Return the lines below exactly, from the first one through the line that has "⑤Compared to cars, bicycles". Leave out everything after it.

Start of Data for the task

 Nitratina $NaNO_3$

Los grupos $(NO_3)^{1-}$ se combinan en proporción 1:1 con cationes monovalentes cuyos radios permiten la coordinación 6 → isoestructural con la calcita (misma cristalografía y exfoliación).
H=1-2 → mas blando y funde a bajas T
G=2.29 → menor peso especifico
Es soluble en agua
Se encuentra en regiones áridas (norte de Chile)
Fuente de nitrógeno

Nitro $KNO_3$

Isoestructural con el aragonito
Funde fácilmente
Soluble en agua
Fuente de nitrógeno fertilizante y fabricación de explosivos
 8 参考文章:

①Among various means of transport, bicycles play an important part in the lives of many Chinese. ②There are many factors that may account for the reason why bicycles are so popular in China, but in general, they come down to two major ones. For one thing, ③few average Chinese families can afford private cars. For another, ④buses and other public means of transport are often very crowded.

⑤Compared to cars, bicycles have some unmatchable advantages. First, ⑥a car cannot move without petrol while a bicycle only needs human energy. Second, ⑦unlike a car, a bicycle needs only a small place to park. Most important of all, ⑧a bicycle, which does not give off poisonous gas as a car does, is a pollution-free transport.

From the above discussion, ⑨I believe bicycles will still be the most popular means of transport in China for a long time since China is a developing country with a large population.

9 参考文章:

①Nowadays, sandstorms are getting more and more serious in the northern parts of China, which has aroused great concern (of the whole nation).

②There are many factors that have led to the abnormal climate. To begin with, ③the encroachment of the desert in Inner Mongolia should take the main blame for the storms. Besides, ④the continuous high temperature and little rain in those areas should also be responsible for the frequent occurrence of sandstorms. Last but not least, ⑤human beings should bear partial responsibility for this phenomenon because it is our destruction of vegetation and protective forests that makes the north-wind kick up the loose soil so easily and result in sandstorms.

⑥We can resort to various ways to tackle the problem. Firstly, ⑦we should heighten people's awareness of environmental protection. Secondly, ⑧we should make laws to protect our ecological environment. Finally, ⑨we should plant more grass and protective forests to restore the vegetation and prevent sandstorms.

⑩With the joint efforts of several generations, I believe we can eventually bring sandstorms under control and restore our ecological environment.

End of Data for the task

-- Answer section --
 Nitratina $NaNO_3$

Los grupos $(NO_3)^{1-}$ se combinan en proporción 1:1 con cationes monovalentes cuyos radios permiten la coordinación 6 → isoestructural con la calcita (misma cristalografía y exfoliación).
H=1-2 → mas blando y funde a bajas T
G=2.29 → menor peso especifico
Es soluble en agua
Se encuentra en regiones áridas (norte de Chile)
Fuente de nitrógeno

Nitro $KNO_3$

Isoestructural con el aragonito
Funde fácilmente
Soluble en agua
Fuente de nitrógeno fertilizante y fabricación de explosivos
 8 参考文章:

①Among various means of transport, bicycles play an important part in the lives of many Chinese. ②There are many factors that may account for the reason why bicycles are so popular in China, but in general, they come down to two major ones. For one thing, ③few average Chinese families can afford private cars. For another, ④buses and other public means of transport are often very crowded.

⑤Compared to cars, bicycles have some unmatchable advantages. First, ⑥a car cannot move without petrol while a bicycle only needs human energy. Second, ⑦unlike a car, a bicycle needs only a small place to park. Most important of all, ⑧a bicycle, which does not give off poisonous gas as a car does, is a pollution-free transport.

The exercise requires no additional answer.